Write the next part of the lecture notes on source coding, picking up after their final line about instantaneous codes.

PAGE EXCERPT —
□ □ □ □ □
Chapter II: Source coding

What does coding do?

{width=35%}

Why coding?

Source coding
- Convert source messages to channel symbols (for example 0,1)
- Minimize number of symbols needed
- (Adapt probabilities of symbols to maximize mutual information)
Error control
- Protection against channel errors / Adds new (redundant) symbols

Source-channel separation theorem

Source-channel separation theorem (informal):

It is possible to obtain the best reliable communication by performing the two tasks separately:
1. Source coding: to minimize number of symbols needed
2. Error control coding (channel coding): to provide protection against noise

Source coding

Assume we code for transmission over ideal channels with no noise
Transmitted symbols are perfectly recovered at the receiver
Main concerns:
- minimize the number of symbols needed to represent the messages
- make sure we can decode the messages
Advantages:
- Efficiency
- Short communication times
- Can decode easily

Definitions

Let $S = \left\lbrace s_1, s_2, ... s_N \right\rbrace$ = an input discrete memoryless source
Let $X = \left\lbrace x_1, x_2, ... x_M \right\rbrace$ = the alphabet of the code
- Example: binary: {0,1}
A code is a mapping from $S$ to the set of all codewords: $$C = \left\lbrace c_1, c_2, ... c_N \right\rbrace$$

Message Codeword

$s_1$ $c_1 = x_1x_2x_1...$ $s_2$ $c_2 = x_1x_2x_2...$ ... .... $s_N$ $c_N = x_2x_2x_2...$

Codeword length $l_i$ = the number of symbols in $c_i$

Encoding and decoding

Encoding: given a sequence of messages, replace each message with its codeword
Decoding: given a sequence of symbols, deduce the original sequence of messages
Example: at blackboard

Example: ASCII code

{width=50%}

Average code length

How to measure representation efficiency of a code?
Average code length = average of the codeword lengths: $$\overline{l} = \sum_i p(s_i) l_i$$
The probability of a codeword = the probability of the corresponding message
Smaller average length: code more efficient (better)
How small can the average length be?

Definitions

A code can be:

non-singular: all codewords are different
uniquely decodable: for any received sequence of symbols, there is only one corresponding sequence of messages
- i.e. no sequence of messages produces the same sequence of symbols
- i.e. there is never a confusion at decoding
instantaneous (also known as prefix-free): no codeword is prefix to another code
- A prefix = a codeword which is the beginning of another codeword

Examples: at the blackboard

The graph of a code

Example at blackboard

Instantaneous codes are uniquely decodable

Theorem:
- An instantaneous code is uniquely decodable
Proof:
- There is exactly one codeword matching the beginning of the sequence
  - Suppose the true initial codeword is c
  - There can't be a shorter codeword c', since it would be prefix to c
  - There can't be a longer codeword c'', since c would be prefix to it
- Remove first codeword from sequence
- By the same argument, there is exactly one codeword matching the new beginning, and so on ...
□ □ □ □ □
PROVIDED MATERIAL —
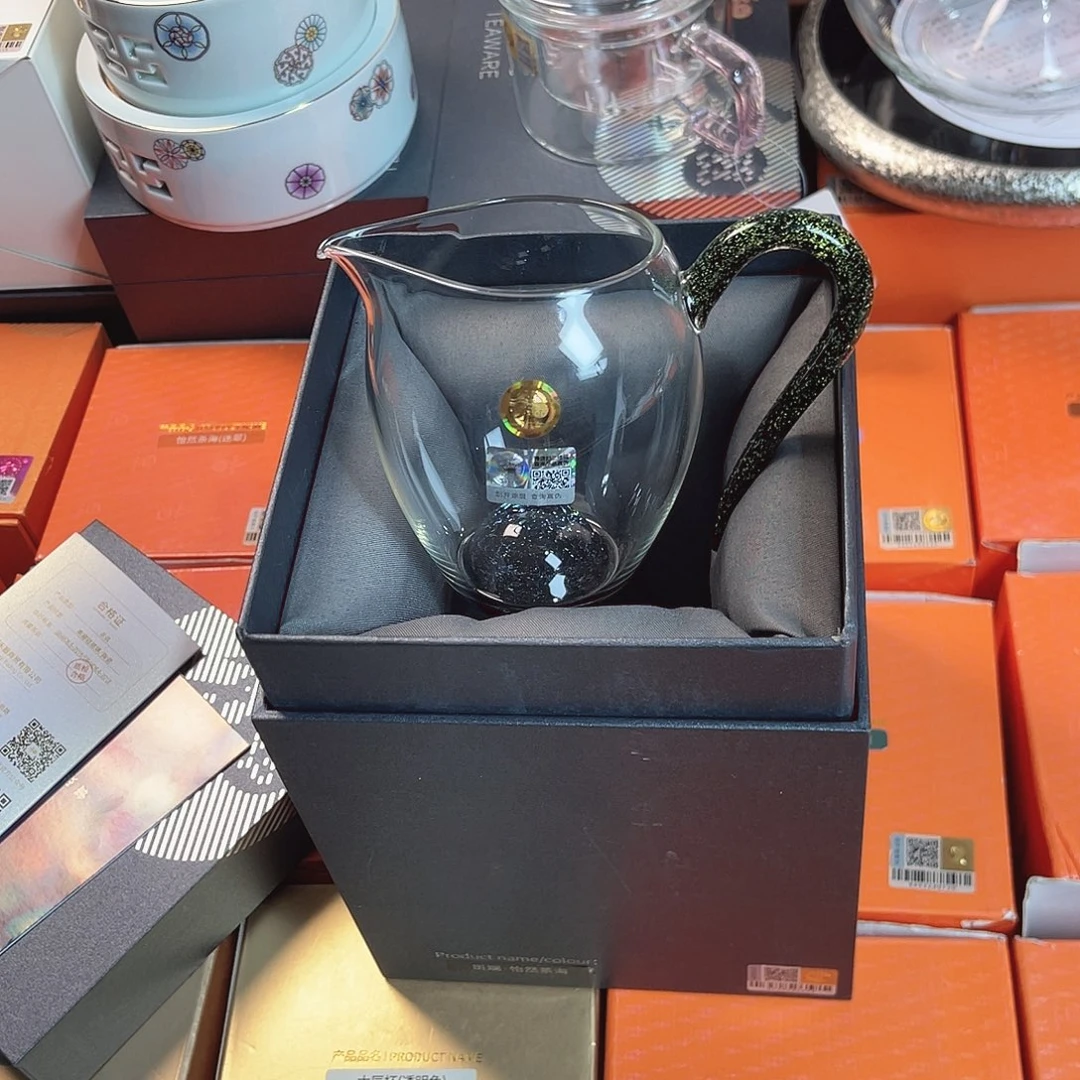 南***月琉璃手工艺品342333333333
□ □ □ □ □
TASK RESULT —
Note: the converse is not necessary true; there exist uniquely decodable codes which are not instantaneous

Decoding instantaneous codes using the graph

How to decode an instantaneous code using the graph
- Start at the root, each bit means go left or go right
- Illustrate at whiteboard
Advantage on instantaneous code over uniquely decodable: simple decoding
Why the name instantaneous?
- The codeword can be decoded as soon as it is fully received
- Counter-example: Uniquely decodable, non-instantaneous, delay 6: {0, 01, 011, 1110}

Uniquely decodable codes are non-singular

Theorem:
- An uniquely decodable code is non-singular
Proof: by contradiction
- Assume the uniquely-decodable code is singular
- This means some codewords are not unique (two different messages have same codeword)
- When decoding that codeword, you obviously can't decide which is the corresponding message
- Contradition: the code is not uniquely decodable
- So if the code is uniquely-decodable, it must be non-singular

Note: the converse is not necessary true; there exist some non-singular codes which are not uniquely-decodable
Relation between code types:
- Instantaneous $\subset$ uniquely decodable $\subset$ non-singular

Existence of instantaneous codes

When can an instantaneous code exist?
Kraft inequality theorem:
- There exists an instantaneous code with $D$ symbols and codeword lengths ${l_1, l_2, \ldots l_n}$ if and only if the lengths satisfy the following inequality: $$ \sum_i D^{-l_i} \leq 1.$$
Proof: At blackboard
Comments:
- If lengths do not satisfy this, no instantaneous code exists
- If the lengths of a code satisfy this, that code can be instantaneous or not (there exists an instantaneous code, but not necessarily that one)
- Kraft inequality means that the codewords lengths cannot be all very small

Instantaneous codes with equality in Kraft

From the proof => we have equality in the relation $$ \sum_i D^{-l_i} = 1$$ only if the lowest level is fully covered <=> no unused branches
For an instantaneous code which satisfies Kraft with equality, all the graph branches terminate with codewords (there are no unused branches)
- This is most economical: codewords are as short as they can be

Kraft inequality for uniquely decodable codes

Instantaneous codes must obey Kraft inequality
How about uniquely decodable codes?
McMillan theorem (no proof given):
- Any uniquely decodable code also satisfies the Kraft inequality: $$ \sum_i D^{-l_i} \leq 1.$$
Consequence:
- For every uniquely decodable code, there exists in instantaneous code with the same lengths!
- Even though the class of uniquely decodable codes is larger than that of instantaneous codes, it brings no benefit in codeword length
- We can always use just instantaneous codes.

Finding an instantaneous code for given lengths

How to find an instantaneous code with code lengths ${l_i}$
1. Check that lengths satisfy Kraft relation
2. Draw graph
3. Assign nodes in a certain order (e.g. descending probability)
Easy, standard procedure
Example: at blackboard

Optimal codes

We want to minimize the average length of a code: $$\overline{l} = \sum_i p(s_i) l_i$$
But the lengths must obey the Kraft inequality (for uniquely decodable)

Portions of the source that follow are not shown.